The xx
The xx

The xx arrive with their debut album 'xx' - a whole new sound of love, loss and longing. Romy Madley Croft, Oliver Sim, and Jamie Smith are edging into our hearts. The enveloping vocal partnership of Romy and Oliver is one that would've dropped-jaws in any decade this century, and set amidst a shivering soundscape of beats and plucks, their bedroom-reared concrete-soul is being justly heralded as the UK's most original and treasured alt.pop artifact of late.

The xx story starts with the two fronting bandmates: the intimate spirit of their sound. Best friends from an early age, as Oliver notes, "We learned to speak together, and eventually, we'd one day coax one another into singing together. We were too scared to sing to each other so we compromised by singing at the same time." They've rarely gone it alone since, with Jamie noting, "I've repitched them in the studio and it's actually spooky. They're basically the same voice. It's almost something instinctive."

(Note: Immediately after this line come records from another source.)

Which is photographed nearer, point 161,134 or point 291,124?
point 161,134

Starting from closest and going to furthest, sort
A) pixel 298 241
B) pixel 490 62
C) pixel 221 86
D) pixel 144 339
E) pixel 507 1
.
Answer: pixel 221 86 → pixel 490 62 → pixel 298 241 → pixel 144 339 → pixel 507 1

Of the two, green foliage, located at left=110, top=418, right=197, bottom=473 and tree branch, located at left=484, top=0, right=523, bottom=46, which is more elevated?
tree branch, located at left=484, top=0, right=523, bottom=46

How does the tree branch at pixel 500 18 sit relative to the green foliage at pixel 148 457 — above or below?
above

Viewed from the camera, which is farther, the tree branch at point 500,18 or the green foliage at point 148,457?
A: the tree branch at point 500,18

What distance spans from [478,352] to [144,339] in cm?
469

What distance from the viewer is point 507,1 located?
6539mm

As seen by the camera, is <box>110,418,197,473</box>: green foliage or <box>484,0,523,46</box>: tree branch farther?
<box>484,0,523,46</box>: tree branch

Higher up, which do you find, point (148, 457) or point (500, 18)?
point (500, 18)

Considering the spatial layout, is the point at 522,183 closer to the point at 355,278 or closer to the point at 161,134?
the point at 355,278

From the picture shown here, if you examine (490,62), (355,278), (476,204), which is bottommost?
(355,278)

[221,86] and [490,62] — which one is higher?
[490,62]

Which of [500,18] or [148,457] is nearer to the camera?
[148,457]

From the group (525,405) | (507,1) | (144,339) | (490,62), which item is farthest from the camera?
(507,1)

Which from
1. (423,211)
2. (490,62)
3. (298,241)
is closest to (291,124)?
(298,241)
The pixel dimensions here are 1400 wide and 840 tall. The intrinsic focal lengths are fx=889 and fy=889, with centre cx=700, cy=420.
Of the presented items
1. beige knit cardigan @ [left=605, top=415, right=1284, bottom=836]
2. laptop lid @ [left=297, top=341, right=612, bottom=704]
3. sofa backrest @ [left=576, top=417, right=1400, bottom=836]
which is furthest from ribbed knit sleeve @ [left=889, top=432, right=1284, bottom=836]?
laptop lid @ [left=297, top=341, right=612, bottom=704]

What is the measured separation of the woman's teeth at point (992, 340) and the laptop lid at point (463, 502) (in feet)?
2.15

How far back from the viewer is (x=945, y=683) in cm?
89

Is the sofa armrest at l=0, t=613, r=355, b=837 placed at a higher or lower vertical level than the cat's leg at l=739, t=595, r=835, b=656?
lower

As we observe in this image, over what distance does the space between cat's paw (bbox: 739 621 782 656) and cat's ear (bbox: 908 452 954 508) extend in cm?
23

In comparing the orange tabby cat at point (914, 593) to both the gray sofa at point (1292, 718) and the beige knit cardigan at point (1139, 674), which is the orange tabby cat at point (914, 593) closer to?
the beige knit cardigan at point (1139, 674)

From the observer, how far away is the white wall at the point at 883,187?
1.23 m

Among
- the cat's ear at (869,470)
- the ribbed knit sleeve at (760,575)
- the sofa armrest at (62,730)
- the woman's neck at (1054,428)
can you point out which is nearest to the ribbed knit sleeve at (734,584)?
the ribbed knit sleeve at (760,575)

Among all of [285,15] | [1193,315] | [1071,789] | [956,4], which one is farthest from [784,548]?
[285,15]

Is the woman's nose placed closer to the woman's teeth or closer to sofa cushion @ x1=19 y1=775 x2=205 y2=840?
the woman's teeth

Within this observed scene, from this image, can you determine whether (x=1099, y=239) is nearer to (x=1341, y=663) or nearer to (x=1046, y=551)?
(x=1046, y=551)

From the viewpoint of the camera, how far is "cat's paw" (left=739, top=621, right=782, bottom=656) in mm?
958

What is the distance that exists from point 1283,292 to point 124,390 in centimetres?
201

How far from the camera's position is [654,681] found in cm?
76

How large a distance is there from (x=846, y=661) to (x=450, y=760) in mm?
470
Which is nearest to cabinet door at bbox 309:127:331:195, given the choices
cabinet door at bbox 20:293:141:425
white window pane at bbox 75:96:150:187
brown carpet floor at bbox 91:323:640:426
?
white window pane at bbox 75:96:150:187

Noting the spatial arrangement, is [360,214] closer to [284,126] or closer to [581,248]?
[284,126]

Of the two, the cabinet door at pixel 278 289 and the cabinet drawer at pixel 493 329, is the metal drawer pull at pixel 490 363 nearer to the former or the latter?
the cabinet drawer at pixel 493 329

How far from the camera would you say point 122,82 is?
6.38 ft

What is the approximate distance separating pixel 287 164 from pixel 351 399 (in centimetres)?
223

At the formative stages of recording, early 2008, they worked with various producers they respected including Diplo, Lexx, and Kwes, who picked up on the band via a series of much-loved bedroom recordings posted online and an growing, devoted live following. But attempts to find anyone that could make them sound better than one of their own didn't go far; the band not wanting to draw too much distance from the DIY aesthetic of their early demos which were recorded in bedrooms through one in-built laptop mic, oddly by ripping the audio of video recording made on Photobooth. And so the stark, soulful blues of their debut album 'xx' took place under no one's watch other than Jamie, and engineer Rodaidh McDonald at XL Recordings' west London in-house studio.